_Short exercise:_
Count how many lines of the material below contain the string "metal", with case counting, and reply with only that number.

_Listing:_
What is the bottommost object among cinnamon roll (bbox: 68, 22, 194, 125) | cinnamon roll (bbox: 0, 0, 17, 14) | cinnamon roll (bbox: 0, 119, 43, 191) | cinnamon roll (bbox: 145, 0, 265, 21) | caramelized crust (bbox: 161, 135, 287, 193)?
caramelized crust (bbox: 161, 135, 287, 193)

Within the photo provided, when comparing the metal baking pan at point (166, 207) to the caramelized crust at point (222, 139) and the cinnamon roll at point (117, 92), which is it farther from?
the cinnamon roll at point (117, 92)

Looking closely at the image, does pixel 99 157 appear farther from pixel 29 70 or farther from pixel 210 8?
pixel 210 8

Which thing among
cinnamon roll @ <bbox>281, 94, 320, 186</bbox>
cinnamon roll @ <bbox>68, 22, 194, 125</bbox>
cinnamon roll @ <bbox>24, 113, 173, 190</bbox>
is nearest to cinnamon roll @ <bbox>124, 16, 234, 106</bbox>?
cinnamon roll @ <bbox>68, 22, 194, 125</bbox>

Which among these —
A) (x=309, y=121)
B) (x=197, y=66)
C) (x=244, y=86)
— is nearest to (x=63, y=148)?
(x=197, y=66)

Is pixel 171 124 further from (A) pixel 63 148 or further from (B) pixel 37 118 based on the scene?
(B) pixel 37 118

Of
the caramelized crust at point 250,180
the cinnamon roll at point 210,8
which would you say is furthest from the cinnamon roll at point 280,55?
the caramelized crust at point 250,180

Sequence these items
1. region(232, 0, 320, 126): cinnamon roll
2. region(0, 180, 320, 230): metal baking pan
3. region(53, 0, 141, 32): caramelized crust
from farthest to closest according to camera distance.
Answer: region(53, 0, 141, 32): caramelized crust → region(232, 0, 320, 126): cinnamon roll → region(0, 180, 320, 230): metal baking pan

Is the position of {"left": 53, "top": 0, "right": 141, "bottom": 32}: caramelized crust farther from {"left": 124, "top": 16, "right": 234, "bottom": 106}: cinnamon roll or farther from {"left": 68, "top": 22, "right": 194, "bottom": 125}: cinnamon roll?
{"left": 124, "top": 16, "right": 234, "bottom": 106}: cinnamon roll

...

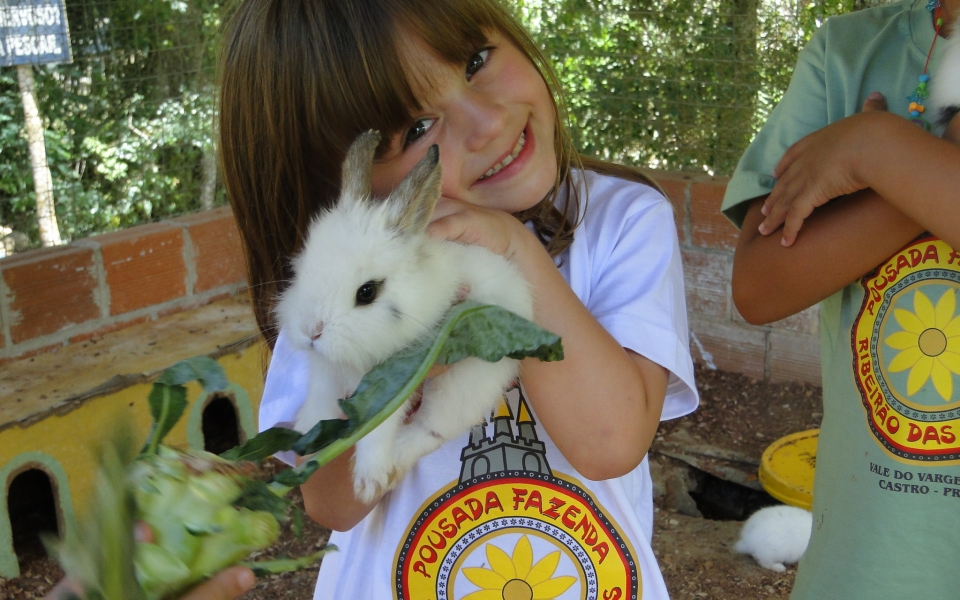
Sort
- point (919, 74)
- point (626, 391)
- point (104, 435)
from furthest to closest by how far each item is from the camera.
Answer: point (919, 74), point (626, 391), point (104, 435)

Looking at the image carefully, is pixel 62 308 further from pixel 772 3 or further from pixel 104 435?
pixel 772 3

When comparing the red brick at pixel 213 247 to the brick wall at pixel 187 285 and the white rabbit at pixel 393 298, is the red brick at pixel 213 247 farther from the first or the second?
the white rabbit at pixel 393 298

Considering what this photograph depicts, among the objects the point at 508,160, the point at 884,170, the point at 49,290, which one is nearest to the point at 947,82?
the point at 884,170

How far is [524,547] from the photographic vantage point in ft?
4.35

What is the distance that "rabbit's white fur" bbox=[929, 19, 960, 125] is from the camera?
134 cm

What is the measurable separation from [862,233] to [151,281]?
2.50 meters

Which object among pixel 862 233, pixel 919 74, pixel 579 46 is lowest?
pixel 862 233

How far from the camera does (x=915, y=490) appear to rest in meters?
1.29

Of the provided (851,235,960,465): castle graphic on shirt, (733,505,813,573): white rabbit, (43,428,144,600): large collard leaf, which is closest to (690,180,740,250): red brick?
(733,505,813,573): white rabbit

_The completed task:_
3